The following article by John Jurgensen appeared in a October 2013 issue of The Wall Street Journal...
With a run of concerts at the Public Theater, Sting is putting more pieces in place for the launch of a Broadway musical called "The Last Ship." To compose the score, the former Police frontman drew on characters and imagery from the doomed shipyard in his hometown of Wallsend, England. The musical, which Sting is developing with a squad of theater elite, starts a tryout run this summer in Chicago before opening on Broadway next fall.

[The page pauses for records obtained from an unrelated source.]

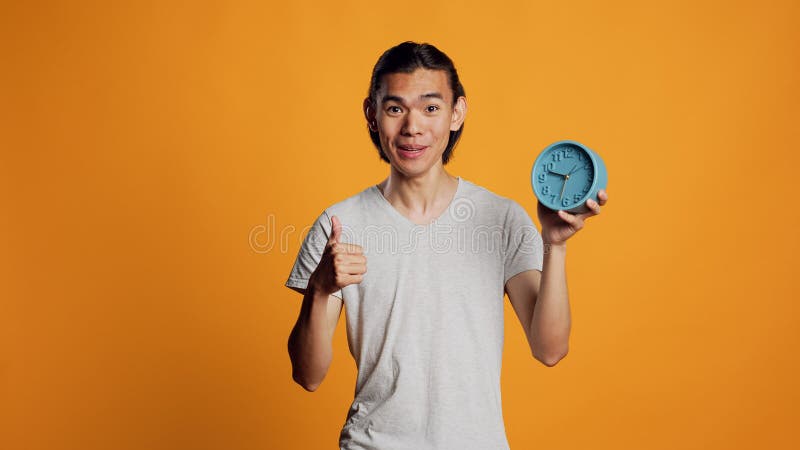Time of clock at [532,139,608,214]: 9:32
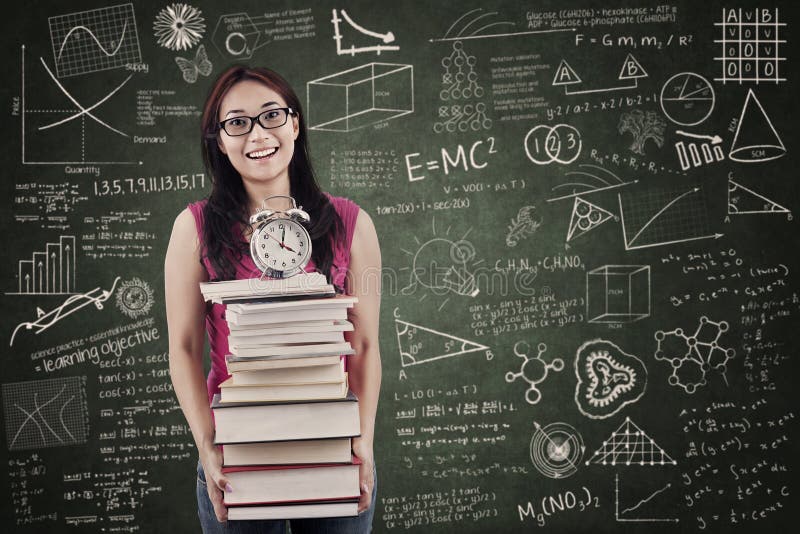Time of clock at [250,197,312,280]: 4:02
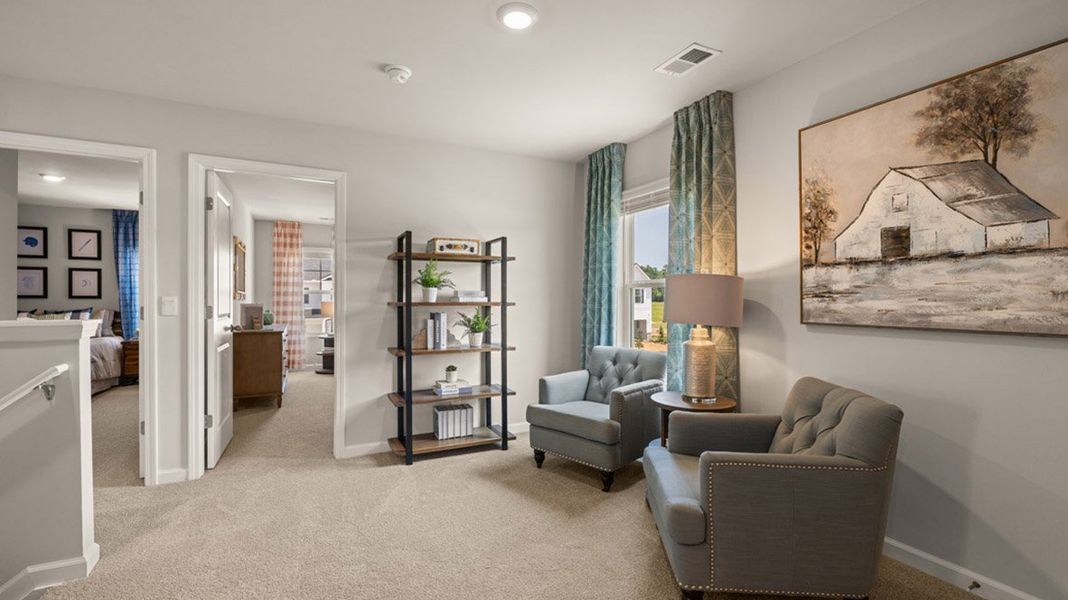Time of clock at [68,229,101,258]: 1:37
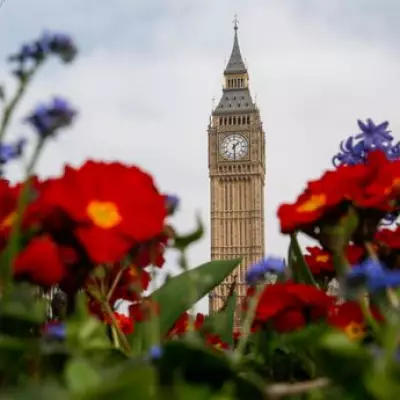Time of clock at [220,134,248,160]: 1:29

Sting is hoping to prime interest in the musical with his 10-concert series at the Public, which ends on Wednesday. During the intimate show, which also features vocalists such as cast member Jimmy Nail, Sting plays acoustic guitar and sings in a thick brogue, voicing various characters. He is accompanied by a small band that includes fiddle and accordion players. Between songs that blend Broadway anthems with folk sounds from the British Isles, he tells anecdotes from his childhood and the process of creating a musical.
This week, after the release of the companion album "The Last Ship," Sting's first set of original material in eight years, the singer paused to discuss songwriting, his accent and the spotty track record of rock stars on Broadway.
What purpose do the shows at the Public Theater serve in the longer process of developing the musical?
I've written far more songs than would be needed in a musical - about 30 of them. What to do with those other songs? Either they weren't advancing the narrative, or the characters they were written for have evolved into something else. So why don't I present the songs in a sort of revue and bring the audience into that process? Also, by singing them you learn a great deal about how the arrangements need to be finished.
It also gives you a chance to own these songs before handing them over to the actors.
I imagine if and when this thing launches to the world without me, I will feel something of a tug, a kind of postpartum depression. At the same time, my intention was to write this thing and be a producer and get out of the way. What I had suffered in the previous eight years was a kind of block. As a songwriter, there's a certain amount of inward navel-gazing, and I didn't want to do that anymore. So I wanted to write for other characters, and as soon as I did that, the songs just flowed.
But after that initial flow came the painstaking job of refining them for the musical.
I've been blessed to work with an esteemed team of people. When they tell me something isn't working, I might go into a momentary sulk. At the same time, I feel I'm in safe hands. I had gotten pretty good at writing three- or four-minute narrative songs. This is a narrative over 2½ hours. There is no time to wait while one of your characters expresses one emotion in a song.
You also have to think in more blunt commercial terms - this music eventually needs to sell tickets.
I'm very keen to write earworms, things that will be catchy and will get people to leave the theater singing. I've done that in my pop career, but at the same time I didn't want to do a rock musical. I wanted to honor the regional music of the place I come from and the tradition of musical theater. My education wasn't just rock 'n' roll. It was the complete canon of Rodgers and Hammerstein and "My Fair Lady" and "West Side Story." As a kid I ate those records up.
How does theater culture differ from that of rock?
It is a community, and there is a buzz. I also love the idea of going to work in the same place every day. Clocking on, putting the hours in, going home. That's unusual for me, because I'm normally in a different city or country every day. I find it very welcoming. I haven't come in as God's gift to theater. I've come to learn.
Many successful rock stars have met a harsh reality on Broadway.
It's littered with corpses. It's a valley of death. It doesn't deter me, but the odds against succeeding are long, for anybody. It's a tough business.
Did you ever work in the shipyard in Wallsend?
I used to deliver milk to the yards when I was a kid. There weren't many other clues in my environment about what I could do, except for the thousands of men walking to work every day. Some of the worst working conditions in Western Europe, yet the workers took enormous pride in the ships they created. It's ironic. You spend so much energy getting out of there, and here I'm back.
How would you describe the brogue you're singing with?
My town is on the border of Scotland, but the musicality of the dialect is almost Scandinavian. It's almost unintelligible to the rest of England, and that's somewhat deliberate. That's my real accent. But I only use it unconsciously when I'm angry or really emotional. My kids would always say, "Oh, he means it. He's speaking in that funny voice."
What stage of development are you in with the musical itself?
We're still writing. You fix one problem here, and that creates another hole there. It's like wallpaper that you have to adjust. And I play this game of, "Can't you reconsider this song that you turned down six months ago?" We have a workshop based on movement next month with choreographer Steven Hoggett. Then we have a casting session.
Do you know which theater you'll be in when it comes to Broadway?
Not yet. I don't want a huge theater. I don't want this to be a massively expensive production relying on mechanical wonders.
Speaking of rock stars on Broadway…
I'm saying nothing! My ideal would be to have a production that could be reproduced with one teacher playing guitar and a classroom of kids singing it. It's a human story. I just don't want it to be an albatross around our neck of money and ridiculous things. It's a play. It should be put on simply.